__Data for this exercise__
══════
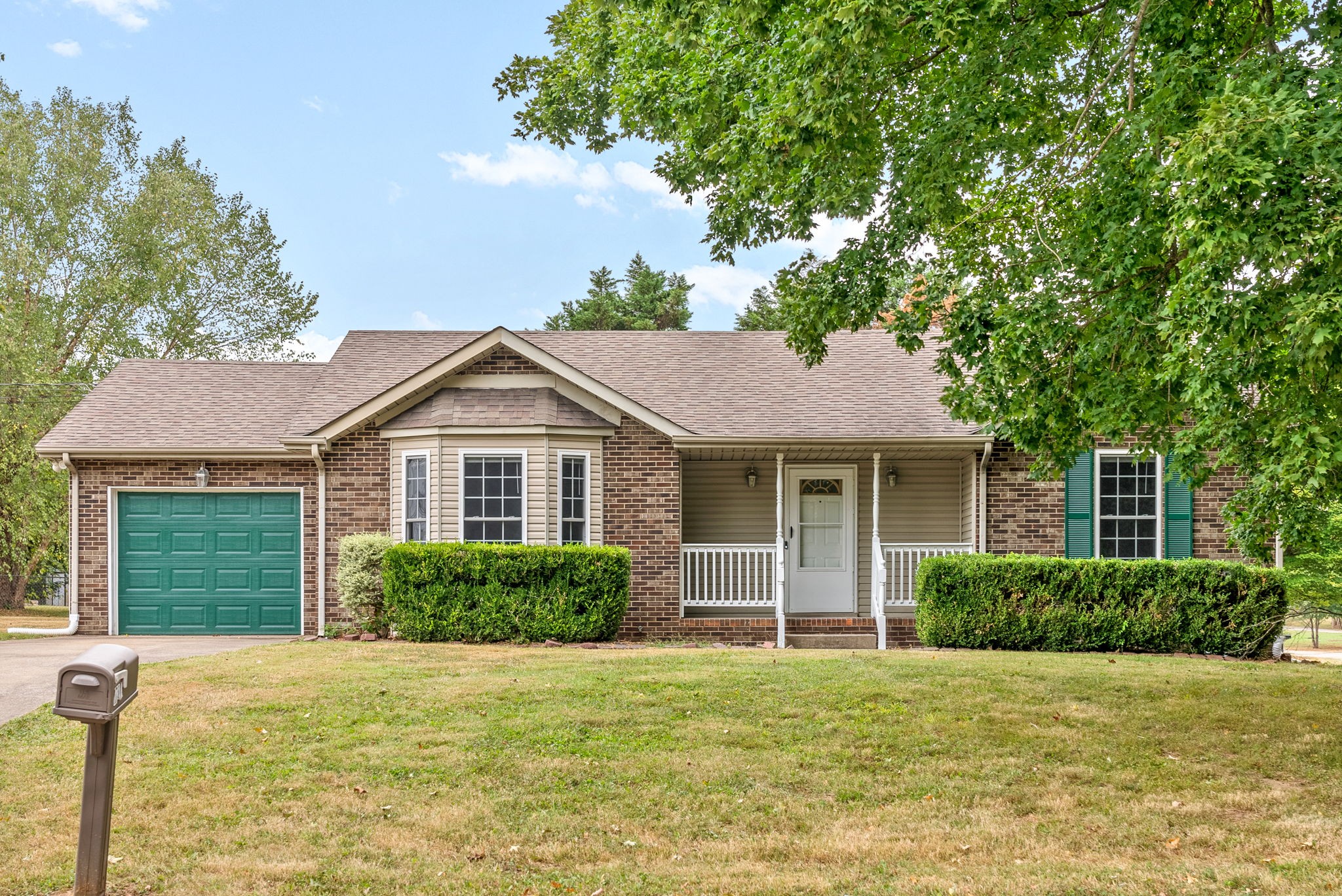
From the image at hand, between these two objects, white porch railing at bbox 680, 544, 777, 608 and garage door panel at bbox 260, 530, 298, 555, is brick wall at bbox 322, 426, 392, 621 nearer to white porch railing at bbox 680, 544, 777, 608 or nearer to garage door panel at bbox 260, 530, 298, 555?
garage door panel at bbox 260, 530, 298, 555

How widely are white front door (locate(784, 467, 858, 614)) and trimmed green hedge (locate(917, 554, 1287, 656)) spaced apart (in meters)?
2.96

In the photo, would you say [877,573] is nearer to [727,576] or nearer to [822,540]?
[822,540]

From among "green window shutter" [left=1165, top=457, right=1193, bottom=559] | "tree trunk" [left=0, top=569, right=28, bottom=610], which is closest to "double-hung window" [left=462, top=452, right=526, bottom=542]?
"green window shutter" [left=1165, top=457, right=1193, bottom=559]

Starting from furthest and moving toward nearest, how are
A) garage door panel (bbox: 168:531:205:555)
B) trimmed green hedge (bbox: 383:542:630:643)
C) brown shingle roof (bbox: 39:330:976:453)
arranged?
garage door panel (bbox: 168:531:205:555) < brown shingle roof (bbox: 39:330:976:453) < trimmed green hedge (bbox: 383:542:630:643)

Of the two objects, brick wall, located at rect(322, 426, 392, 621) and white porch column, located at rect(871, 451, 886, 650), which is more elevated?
brick wall, located at rect(322, 426, 392, 621)

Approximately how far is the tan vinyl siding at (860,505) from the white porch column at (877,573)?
815 mm

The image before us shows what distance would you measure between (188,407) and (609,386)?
6923 millimetres

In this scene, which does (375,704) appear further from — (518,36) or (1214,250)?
(518,36)

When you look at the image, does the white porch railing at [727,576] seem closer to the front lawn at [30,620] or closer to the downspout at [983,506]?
the downspout at [983,506]

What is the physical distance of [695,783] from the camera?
6484 millimetres

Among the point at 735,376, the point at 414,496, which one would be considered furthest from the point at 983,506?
the point at 414,496

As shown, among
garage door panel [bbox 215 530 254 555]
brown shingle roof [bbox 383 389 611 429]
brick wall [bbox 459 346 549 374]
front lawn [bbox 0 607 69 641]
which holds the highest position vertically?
brick wall [bbox 459 346 549 374]

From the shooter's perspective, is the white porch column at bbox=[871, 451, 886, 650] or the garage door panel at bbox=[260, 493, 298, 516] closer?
the white porch column at bbox=[871, 451, 886, 650]

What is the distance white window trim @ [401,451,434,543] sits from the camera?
45.1ft
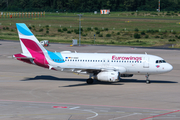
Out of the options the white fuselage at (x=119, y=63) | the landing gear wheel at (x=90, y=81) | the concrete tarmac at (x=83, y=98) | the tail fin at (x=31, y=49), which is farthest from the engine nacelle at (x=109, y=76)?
the tail fin at (x=31, y=49)

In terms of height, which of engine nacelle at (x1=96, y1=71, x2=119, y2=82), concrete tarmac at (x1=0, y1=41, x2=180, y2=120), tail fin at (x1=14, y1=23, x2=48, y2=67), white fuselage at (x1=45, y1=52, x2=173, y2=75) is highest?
tail fin at (x1=14, y1=23, x2=48, y2=67)

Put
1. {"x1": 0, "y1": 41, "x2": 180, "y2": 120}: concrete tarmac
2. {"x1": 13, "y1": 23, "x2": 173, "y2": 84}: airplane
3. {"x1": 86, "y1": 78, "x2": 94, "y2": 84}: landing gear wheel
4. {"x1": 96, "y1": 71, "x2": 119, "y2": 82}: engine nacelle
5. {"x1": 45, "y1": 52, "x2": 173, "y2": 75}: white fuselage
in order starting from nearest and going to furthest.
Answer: {"x1": 0, "y1": 41, "x2": 180, "y2": 120}: concrete tarmac, {"x1": 96, "y1": 71, "x2": 119, "y2": 82}: engine nacelle, {"x1": 13, "y1": 23, "x2": 173, "y2": 84}: airplane, {"x1": 45, "y1": 52, "x2": 173, "y2": 75}: white fuselage, {"x1": 86, "y1": 78, "x2": 94, "y2": 84}: landing gear wheel

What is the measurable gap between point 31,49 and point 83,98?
1677 cm

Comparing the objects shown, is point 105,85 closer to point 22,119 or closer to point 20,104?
point 20,104

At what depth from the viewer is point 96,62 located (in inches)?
2003

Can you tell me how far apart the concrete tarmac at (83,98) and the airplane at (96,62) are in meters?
2.17

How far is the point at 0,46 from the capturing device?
107m

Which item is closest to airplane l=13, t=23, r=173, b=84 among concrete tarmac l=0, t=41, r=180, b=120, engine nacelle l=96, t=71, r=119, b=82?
engine nacelle l=96, t=71, r=119, b=82

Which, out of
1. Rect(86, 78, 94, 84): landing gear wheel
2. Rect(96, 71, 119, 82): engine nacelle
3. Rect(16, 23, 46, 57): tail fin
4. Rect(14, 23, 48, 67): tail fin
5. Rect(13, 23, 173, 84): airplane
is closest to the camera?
Rect(96, 71, 119, 82): engine nacelle

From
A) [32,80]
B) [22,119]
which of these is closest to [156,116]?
[22,119]

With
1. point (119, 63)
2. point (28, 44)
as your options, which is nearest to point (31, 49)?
point (28, 44)

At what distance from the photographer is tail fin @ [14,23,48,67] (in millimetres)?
52000

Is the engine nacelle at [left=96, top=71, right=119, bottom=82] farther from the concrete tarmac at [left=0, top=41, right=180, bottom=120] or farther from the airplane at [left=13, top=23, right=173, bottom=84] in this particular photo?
the concrete tarmac at [left=0, top=41, right=180, bottom=120]

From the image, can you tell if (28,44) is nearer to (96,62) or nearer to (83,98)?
(96,62)
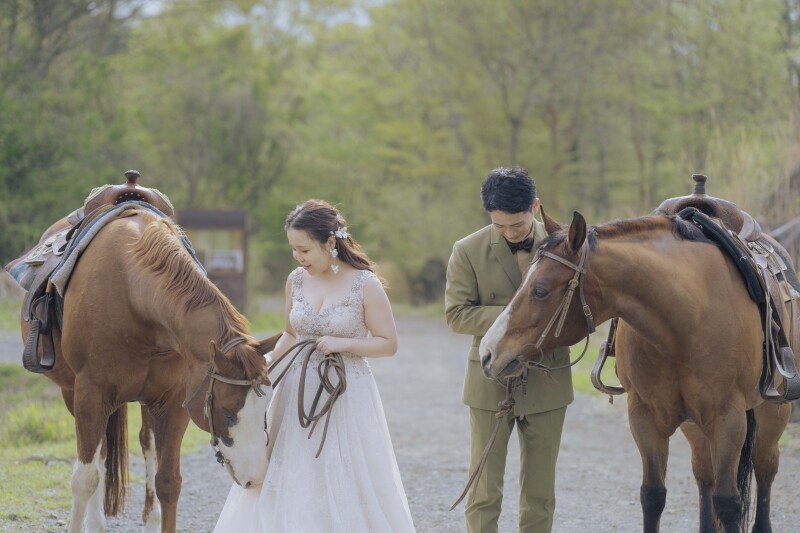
══════
__Task objective__
From the records above, copy every line that contains the word "landing". Match case exactly.

__Written answer__
Out of the options the white fuselage at (x=119, y=63) | the landing gear wheel at (x=90, y=81) | the concrete tarmac at (x=83, y=98) | the tail fin at (x=31, y=49), which is farthest from the engine nacelle at (x=109, y=76)?
3. {"x1": 86, "y1": 78, "x2": 94, "y2": 84}: landing gear wheel
Answer: {"x1": 0, "y1": 41, "x2": 180, "y2": 120}: concrete tarmac, {"x1": 96, "y1": 71, "x2": 119, "y2": 82}: engine nacelle, {"x1": 13, "y1": 23, "x2": 173, "y2": 84}: airplane, {"x1": 45, "y1": 52, "x2": 173, "y2": 75}: white fuselage, {"x1": 86, "y1": 78, "x2": 94, "y2": 84}: landing gear wheel
1. Rect(86, 78, 94, 84): landing gear wheel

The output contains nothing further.